Producer-Scrounger task from Keynan et al. (2015)

Exercise 1.5. Can you modify the bandit generator to capture the dynamics of a foraging task and produce diminishing returns? For instance, each time an option is chosen, the expected rewards could decays towards 0. This might mimic a real “foraging” situation where there are only limited amounts of food in each patch. You may need to use a different reward distribution than a Gaussian, since rewards are typically non-negative (but not always, since some resources can inflict harm; i.e., eating rotten food).

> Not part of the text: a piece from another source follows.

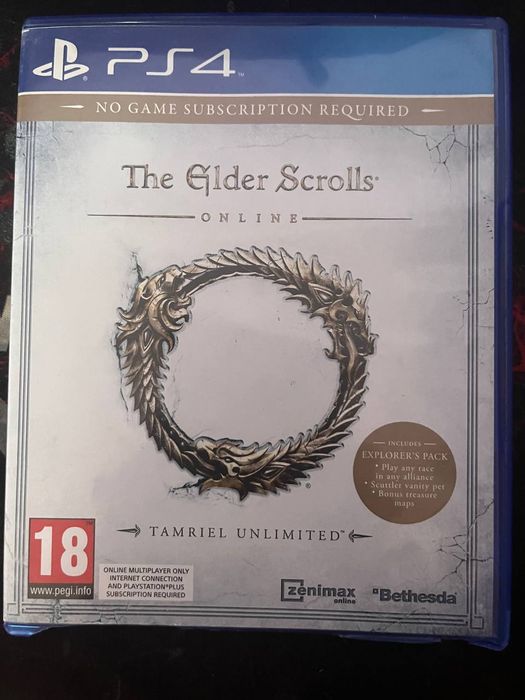 Диск на ps4 the elder scrolls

Innovation and cumulative culture

Beyond only foraging and learning in spatial environments, we also want to describe social learning problems in more open-ended environments. We may want to model how people or animals come up with new innovations, such as new behaviors (Miu et al., 2018) or new tools (Mesoudi & O’Brien, 2008). For example, in the arrow head task by Mesoudi & O’Brien (2008), participants were tasked with learning which combination of height, width, shape, color, and thickness produced the best hunting outcomes.

from Mesoudi & O’Brien (2008)

One method for describing learning along an arbitrary number of abstract dimensions is a fitness landscape. Originally introduced in the 1930s to study genetic evolution, fitness landscapes can also be used to map any combination of latent features to some fitness value. Learning, can thus be compared to an optimization process as an organism learns to acquire better solutions through a combination of both individual and social learning (Barkoczi et al., 2016; Mason & Watts, 2012).

from De Visser & Krug (2014)

This is still quite similar to how the spatially correlated bandit (Wu et al., 2018) maps each of the options onto a 2D grid. The main difference is that a fitness landscape introduces an arbitrary number of dimensions that may have abstract rather than spatial relationships between options or “locations” on the search space. And while there are many similarities in how people learn and search in spatial vs. non-spatial environments, there are also important differences (Wu et al., 2020). For instance, compared to learning spatially correlated rewards, Wu et al. (2020) found that participants explored in a distinctly different fashion when learning on the exact same reward structure, but the with x- and y-dimensions mapped instead onto the tilt and stripe frequency of a Gabor patch.

from Wu et al. (2020)

Beyond bandits

Of course, bandit tasks cannot capture all interesting learning problems (Brändle et al., 2022). But it is incredibly versatile and using similar code to what have provided above, you can describe a wide-range of interesting social learning problems.